The design of the noise-shaping algorithm, in a real sense, is the sound of the delta-sigma and single-bit converter, since the converter would sound (and measure) far worse without it. Although DSD purists throw up their hands in horror at "hybrid" PCM/DSD systems, I'm not too sure they're all that different from each other, at least in terms of what's going on in the converter. Both types of converter have "native" resolutions in the 5 to 6-bit range, and use dither-noise and noise-shaping algorithms to extend linearity and dynamic range to 24-bits or more.
Single-bit converters are delta-sigma converters on steroids: the level of dither is considerably higher, and the order of noise-shaping is greater. This puts a steeper burden on the noise-shaping design team to avoid idle tones, program-driven changes in noise level, and other noise-shaping artifacts (which do not show up in steady-state measurements). See the ESS presentation at:
This is a once-over-lightly on the problems of noise-shaping; it only touches the surface of a very complex area of digital design. The most important AES papers are behind the AES pay-wall, and you need a pretty good understanding of mathematics to follow what they're talking about. This is also an area of vendor secrecy: the key differences between different delta-sigma converters are proprietary, and probably only known to the design team that designed the chip.

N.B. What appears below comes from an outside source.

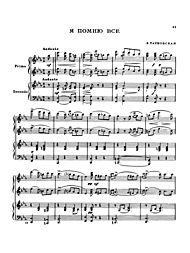 Arrangements from Dargomyzhsky, von Weber, Rubinstein, etc. by Peter Ilyich Tchaikovsky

If you sign a non-disclosure agreement (NDA) the vendor will tell you more than the bare-bones spec sheet and application notes, but that's not the whole story. Remember, it's the noise-shaping algorithm that gives a delta-sigma converter it's sound, and that's the part they're not telling you.
I suspect many delta-sigma converters with a DSD input might not be switching all of the switches from 0000 to 1111 at the same time, which would emulate a Sony-type, late-Eighties single-bit converter. It might sound a little weird, but a simpler method would be to internally translate DSD into short word-length PCM patterns, taking advantage of the dynamic range of the 5 to 6 switches (partial analog, as it were). That relaxes the severe noise-shaping demands of DSD back to the realm of "conventional" delta-sigma converters. It's the requirement to linearize a single on-off switch that causes all the trouble; it takes much less noise-shaping to linearize 0.006% distortion (6-bits at 256fs) than 2% distortion (1-bit at 64fs).
Looking at DSD in this light, I can see why 64fs and 128fs DSD sound as different as they do. The increase in speed shifts the noise corner from 15kHz to 30kHz, and one more bit of inherent resolution is obtained (which is a big deal). Put another way, the noise-shaper doesn't have to work quite as hard, which relaxes the stability and design requirements of the digital feedback networks.
I'm also guessing that commercially available DSD decoders take advantage of higher-speed DSD (128fs and 256fs) and alter the noise-shaping algorithm, possibly decreasing the order of the noise-shaping, which will alter the character of the sound (since noise-shaping, to a large degree, is the sound of delta-sigma and DSD decoders).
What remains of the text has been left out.